Proposal to Change Retirement Ages in the USA – How America Compares to Other Countries

Life expectancy is increasing in the United States and, with this, it is possible that the retirement age will be increased.

social security retirement age increase

The retirement age in the USA could be raised if a proposal is passed.

The history of the right to retirement in the United States is inexorably linked to the establishment and evolution of the Social Security system. Since its conception, this great umbrella of benefits for retirees, disabled people and survivors of beneficiaries, has undergone great changes, especially in the particular of the ages at which beneficiaries can start claiming payments.

Since the enactment of the Social Security Act in 1935, by President Franklin D. Roosevelt, the standard retirement age was set at 65 years, but it must be understood that it was a time when life expectancy was significantly lower than it is today, and the average American lived only 61 years.

For several decades, the retirement age remained unchanged. However, in the 1960s and 1970s, life expectancy began to gradually increase, as did concerns about the long-term sustainability of the Social Security program.

By the 1980s, demographic trends already showed an aging population with an increasing number of retirees, which put pressure on the system and, today, the consequences of that are beginning to be seen.

1983 Amendments: Gradual Increase in the Retirement Age

The 1983 Amendments to Social Security introduced changes that generated rejection and controversy at the time, especially for the gradual increase in the retirement age. Under these amendments, the ARF would slowly increase from 65 to 67 over a 22-year period, affecting people born in 1938 and later.

This change was aimed at addressing the increased life expectancy and ensuring the solvency of the program. Again, there are still concerns about sustainability, since the trustees of Social Security have warned on several occasions that the program could be bankrupt by 2033, as we have already reported in other articles like this one.

Currently, the full retirement age in the US varies depending on the year of birth:

Early retirement benefits can still be claimed from the age of 62, but with a sharp and by no means insignificant permanent reduction in monthly benefits. Conversely, delaying retirement beyond the FRA may result in increased benefits, up to age 70.

Proposal to Increase the Retirement Age: You Will Have to Wait More Years

It is not to be ignored that life expectancies, both in the United States and in other developed countries, continue to increase thanks to health systems, medical science, and healthy living behaviors that are gaining more and more ground.
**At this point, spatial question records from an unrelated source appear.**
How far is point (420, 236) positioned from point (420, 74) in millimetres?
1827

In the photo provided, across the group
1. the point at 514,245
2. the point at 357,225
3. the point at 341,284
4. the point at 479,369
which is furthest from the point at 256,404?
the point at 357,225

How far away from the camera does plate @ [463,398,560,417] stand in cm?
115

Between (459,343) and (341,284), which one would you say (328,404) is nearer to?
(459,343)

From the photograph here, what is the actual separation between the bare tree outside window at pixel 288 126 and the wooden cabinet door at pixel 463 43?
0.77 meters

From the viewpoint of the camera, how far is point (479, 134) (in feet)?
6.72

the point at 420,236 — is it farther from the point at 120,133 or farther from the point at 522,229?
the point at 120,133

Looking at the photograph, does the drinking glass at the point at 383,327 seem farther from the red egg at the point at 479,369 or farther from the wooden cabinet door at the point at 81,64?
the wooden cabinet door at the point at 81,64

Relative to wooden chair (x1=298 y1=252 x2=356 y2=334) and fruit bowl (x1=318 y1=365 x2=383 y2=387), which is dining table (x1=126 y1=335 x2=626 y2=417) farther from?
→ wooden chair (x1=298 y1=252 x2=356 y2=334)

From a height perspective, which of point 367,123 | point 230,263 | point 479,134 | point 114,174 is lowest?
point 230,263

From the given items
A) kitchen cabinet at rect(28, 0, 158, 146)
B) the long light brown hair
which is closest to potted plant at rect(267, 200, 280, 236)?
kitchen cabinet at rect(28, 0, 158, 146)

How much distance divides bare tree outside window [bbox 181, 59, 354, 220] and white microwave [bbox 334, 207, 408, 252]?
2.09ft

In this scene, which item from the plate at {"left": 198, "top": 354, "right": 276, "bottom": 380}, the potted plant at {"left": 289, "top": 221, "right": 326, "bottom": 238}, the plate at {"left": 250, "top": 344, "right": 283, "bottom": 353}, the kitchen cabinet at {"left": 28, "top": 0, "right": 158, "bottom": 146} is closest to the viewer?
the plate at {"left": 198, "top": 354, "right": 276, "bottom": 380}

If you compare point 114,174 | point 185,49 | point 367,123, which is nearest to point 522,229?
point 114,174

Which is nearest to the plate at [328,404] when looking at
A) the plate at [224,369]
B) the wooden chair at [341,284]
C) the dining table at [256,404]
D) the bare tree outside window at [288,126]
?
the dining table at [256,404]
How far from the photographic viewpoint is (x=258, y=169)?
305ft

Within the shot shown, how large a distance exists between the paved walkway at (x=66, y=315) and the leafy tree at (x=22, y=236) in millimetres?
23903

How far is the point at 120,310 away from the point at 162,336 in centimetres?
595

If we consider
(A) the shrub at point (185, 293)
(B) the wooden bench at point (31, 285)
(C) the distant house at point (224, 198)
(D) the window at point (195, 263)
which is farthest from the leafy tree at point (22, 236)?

With the continued increases in life expectancy and the aging of the baby boom generation, there are ongoing discussions about new adjustments to the retirement age. Policymakers are considering options such as gradually increasing the FRA to 69 or even 70 to maintain the financial health of the system.

So that you don’t feel alone, other countries are in the same predicament. Countries such as Denmark, Estonia, France, Italy, the Netherlands, Sweden, Spain, and even the United Kingdom. In several of them, the FRA has been taken until the age of 70, with the complaint of social sectors and workers in general, who see how they will have to wait many more years to be able to rest from work.

A proposal by a large and influential group of Republicans that seeks to raise the Social Security retirement age for future retirees, and at the same time restructure the Medicare program, is being discussed in the House of Representatives.

It calls for “modest adjustments” to the retirement age for future retirees, taking into account the increase in life expectancy, and at the same time would force the Social Security Administration (SSA) to reduce benefits for higher-income beneficiaries, emphasizing that these changes should not be applied all at once, but gradually over numerous years.

Medicare on Its Way to Becoming Financially Insolvent

The new budget also envisions turning Medicare into a “premium support model,” in line with a proposal that former Republican House Speaker Paul Ryan had garnered support for. The entire Medicare program could then be turned into one that competes in the private market, and beneficiaries would receive subsidies to purchase the policies they prefer from private providers.

Experts have projected that Medicare will become insolvent by 2028, and Social Security (as mentioned above) by 2033. After that, if concrete solutions are not reached, the benefits will be necessarily reduced.